Flush with increasing critical respect and an armload of Golden Globe nominations for the likes of The Big C and Dexter, Showtime starts the new year off right -- and very possibly wrong -- with a pair of new series fronted by old familiars. Their due dates are Sunday, Jan. 9th.

Matt LeBlanc of Friends fame plays himself in Episodes. Thankfully he also follows the scripts, meaning that this decidedly is not yet another voyeuristic "reality" series tour through a celebrity's concocted ups and downs.

Shameless, off-putting premise included, stars William H. Macy as a decrepit, alcoholic father of six. His offspring are mostly left to their own devices while Macy's Frank Gallagher spends most of his time at home in drunk, horizontal snores on whatever floor he passes out on.

Let's look 'em over.

━━━━

# [Task list]
a: List every television series title that appears in the Showtime preview.
b: Answer these questions from the Showtime preview:
(i) On what date do the two new series debut?
(ii) Which actor plays himself in Episodes?
(iii) How many children does Frank Gallagher have?
c: Write out the part of the Showtime preview that opens with the words containing "Shameless, off-putting premise" and closes with "look 'em over.".
Use only the Showtime preview for what comes next.

# [Data segment]
━━━━

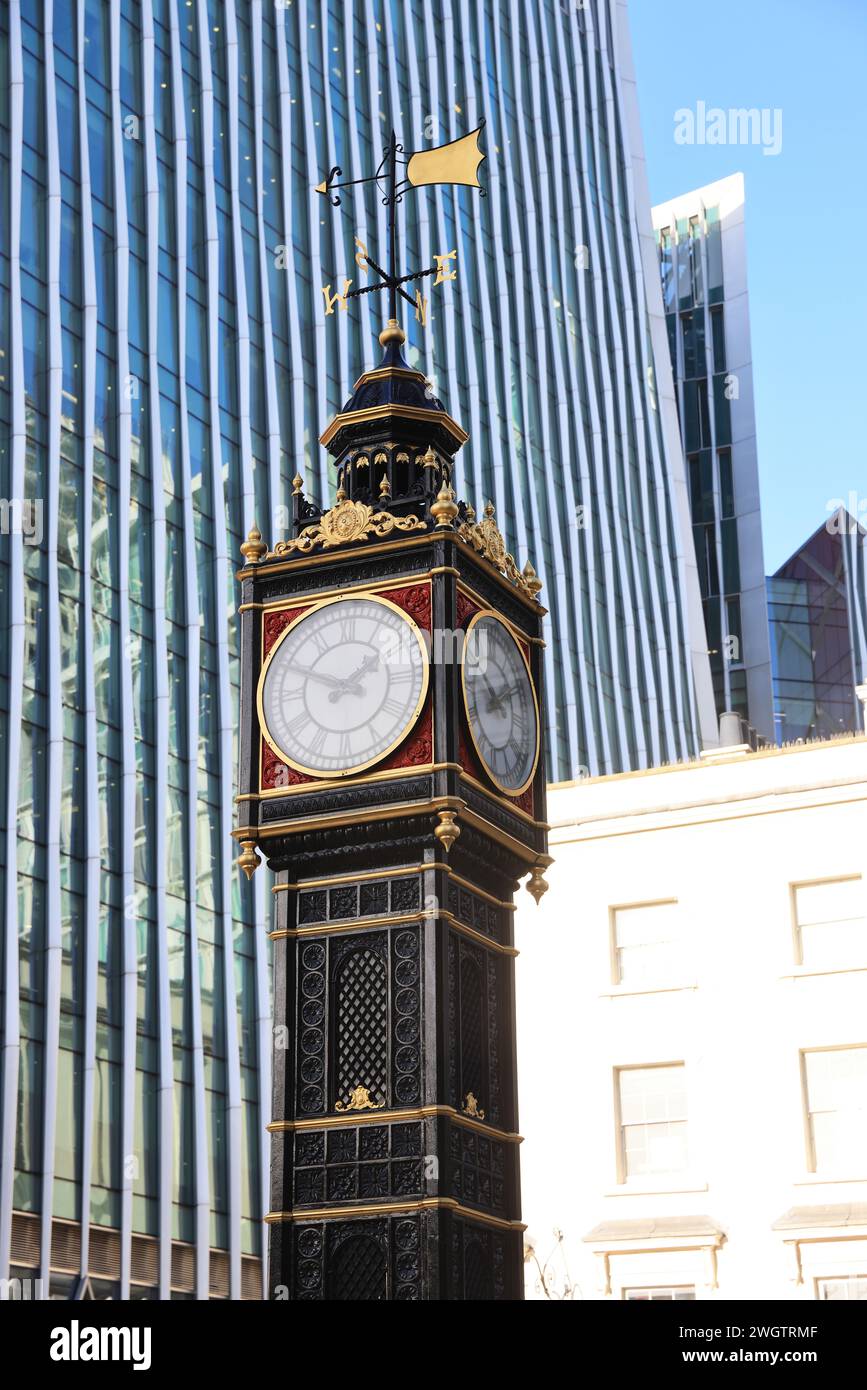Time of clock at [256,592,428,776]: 1:48
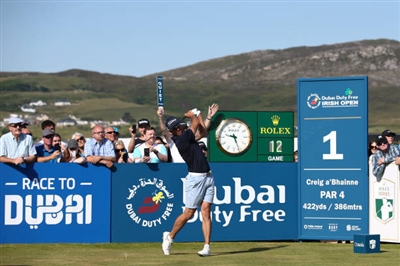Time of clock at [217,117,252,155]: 9:26
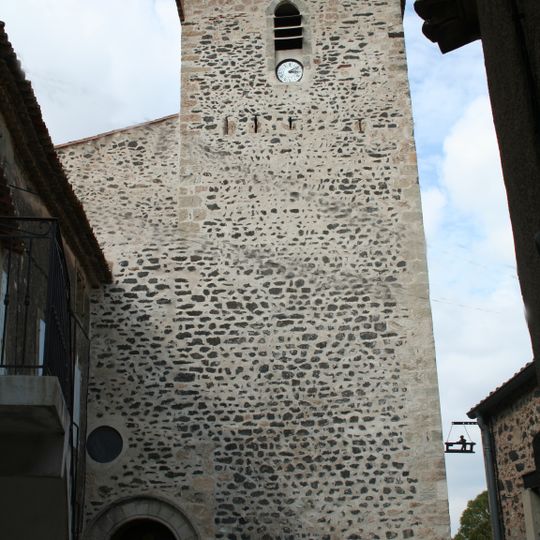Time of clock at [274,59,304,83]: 3:09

━━━━

# [Answer set]
a:
The Big C
Dexter
Friends
Episodes
Shameless

b:
(i) Sunday, Jan. 9th
(ii) Matt LeBlanc
(iii) Six

c:
Shameless, off-putting premise included, stars William H. Macy as a decrepit, alcoholic father of six. His offspring are mostly left to their own devices while Macy's Frank Gallagher spends most of his time at home in drunk, horizontal snores on whatever floor he passes out on.

Let's look 'em over.